Slice a string after a certain phrase?

Question

I've got a batch of strings that I need to cut down. They're basically a descriptor followed by codes. I only want to keep the descriptor.

'a descriptor dps 23 fd'
'another 23 fd'
'and another fd'
'and one without a code'

The codes above are dps, 23 and fd. They can come in any order, are unrelated to each other and might not exist at all (as in the last case).

The list of codes is fixed (or can be predicted, at least), so assuming a code is never used within a legitimate descriptor, how can I strip off everything after the first instance of a code.

I'm using Python.

Answer 1

The short answer, as @THC4K points out in a comment:

string.split(pattern, 1)[0]

where string is your original string, pattern is your "break" pattern, 1 indicates to split no more than 1 time, and [0] means take the first element returned by split.

In action:

>>> s = "a descriptor 23 fd"
>>> s.split("23", 1)[0]
'a descriptor '
>>> s.split("fdasfdsafdsa", 1)[0]
'a descriptor 23 fd'

This is a much shorter way of expressing what I had written earlier, which I will keep here anyway.

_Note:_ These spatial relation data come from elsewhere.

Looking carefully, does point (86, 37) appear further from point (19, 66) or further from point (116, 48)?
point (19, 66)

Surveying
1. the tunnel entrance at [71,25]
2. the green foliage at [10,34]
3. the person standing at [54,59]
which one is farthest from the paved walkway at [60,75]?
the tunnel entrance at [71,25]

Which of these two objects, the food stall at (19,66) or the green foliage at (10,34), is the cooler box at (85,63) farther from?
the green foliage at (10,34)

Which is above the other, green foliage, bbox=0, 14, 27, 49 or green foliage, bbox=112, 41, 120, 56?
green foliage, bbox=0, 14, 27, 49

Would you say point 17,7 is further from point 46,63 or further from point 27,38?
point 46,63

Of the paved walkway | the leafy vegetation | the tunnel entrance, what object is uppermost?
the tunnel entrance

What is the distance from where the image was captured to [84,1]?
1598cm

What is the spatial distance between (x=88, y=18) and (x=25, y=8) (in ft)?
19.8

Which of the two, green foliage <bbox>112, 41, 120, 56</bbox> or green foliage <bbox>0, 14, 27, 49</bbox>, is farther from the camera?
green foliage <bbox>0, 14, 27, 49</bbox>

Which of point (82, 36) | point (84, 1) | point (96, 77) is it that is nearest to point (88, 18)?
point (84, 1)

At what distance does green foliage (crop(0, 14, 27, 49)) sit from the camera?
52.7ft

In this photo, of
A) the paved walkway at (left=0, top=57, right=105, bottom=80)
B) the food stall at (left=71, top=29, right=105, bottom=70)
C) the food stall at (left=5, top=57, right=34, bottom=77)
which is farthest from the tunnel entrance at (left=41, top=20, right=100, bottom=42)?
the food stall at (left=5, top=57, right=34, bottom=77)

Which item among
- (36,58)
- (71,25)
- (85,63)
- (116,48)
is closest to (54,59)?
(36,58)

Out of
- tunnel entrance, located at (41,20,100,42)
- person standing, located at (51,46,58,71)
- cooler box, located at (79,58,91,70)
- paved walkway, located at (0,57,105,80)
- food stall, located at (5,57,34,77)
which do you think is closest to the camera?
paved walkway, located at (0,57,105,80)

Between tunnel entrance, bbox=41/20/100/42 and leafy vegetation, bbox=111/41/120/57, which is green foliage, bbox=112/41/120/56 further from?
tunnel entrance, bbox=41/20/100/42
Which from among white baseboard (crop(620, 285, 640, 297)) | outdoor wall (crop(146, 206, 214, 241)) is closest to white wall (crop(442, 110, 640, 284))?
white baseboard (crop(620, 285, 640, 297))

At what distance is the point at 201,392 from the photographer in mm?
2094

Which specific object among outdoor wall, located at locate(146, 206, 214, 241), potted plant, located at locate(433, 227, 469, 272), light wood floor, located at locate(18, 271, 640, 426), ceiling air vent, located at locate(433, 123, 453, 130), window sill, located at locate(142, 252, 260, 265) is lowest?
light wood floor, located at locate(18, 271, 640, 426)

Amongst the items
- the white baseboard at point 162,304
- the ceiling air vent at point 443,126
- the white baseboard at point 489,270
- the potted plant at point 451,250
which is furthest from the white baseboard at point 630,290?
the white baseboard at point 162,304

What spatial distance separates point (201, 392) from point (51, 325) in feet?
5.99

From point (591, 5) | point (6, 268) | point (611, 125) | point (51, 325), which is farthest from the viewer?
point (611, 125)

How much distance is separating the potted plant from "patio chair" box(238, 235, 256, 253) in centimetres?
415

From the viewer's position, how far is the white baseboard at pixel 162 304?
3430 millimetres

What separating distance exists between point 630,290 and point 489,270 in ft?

And if you need to remove multiple patterns, this is a great candidate for the reduce builtin:

>>> string = "a descriptor dps foo 23 bar fd quux"
>>> patterns = ["dps", "23", "fd"]
>>> reduce(lambda s, pat: s.split(pat, 1)[0], patterns, string)
'a descriptor '
>>> reduce(lambda s, pat: s.split(pat, 1)[0], patterns, "uiopuiopuiopuipouiop")
'uiopuiopuiopuipouiop'

This basically says: for each pat in patterns: take string and repeatedly apply string.split(pat, 1)[0] (like explained above), operating on the result of the previously returned value each time. As you can see, if none of the patterns are in the string, the original string is still returned.

---

The simplest answer is a list/string slice combined with a string.find:

>>> s = "a descriptor 23 fd"
>>> s[:s.find("fd")]
'a descriptor 23 '
>>> s[:s.find("23")]  
'a descriptor '
>>> s[:s.find("gggfdf")] # <-- look out! last character got cut off
'a descriptor 23 f'

A better approach (to avoid cutting off the last character in a missing pattern when s.find returns -1) might be to wrap in a simple function:

>>> def cutoff(string, pattern):
...     idx = string.find(pattern)
...     return string[:idx if idx != -1 else len(string)]
... 
>>> cutoff(s, "23")
'a descriptor '
>>> cutoff(s, "asdfdsafdsa")
'a descriptor 23 fd'

The [:s.find(x)] syntax means take the part of the string from index 0 until the right-hand side of the colon; and in this case, the RHS is the result of s.find, which returns the index of the string you passed.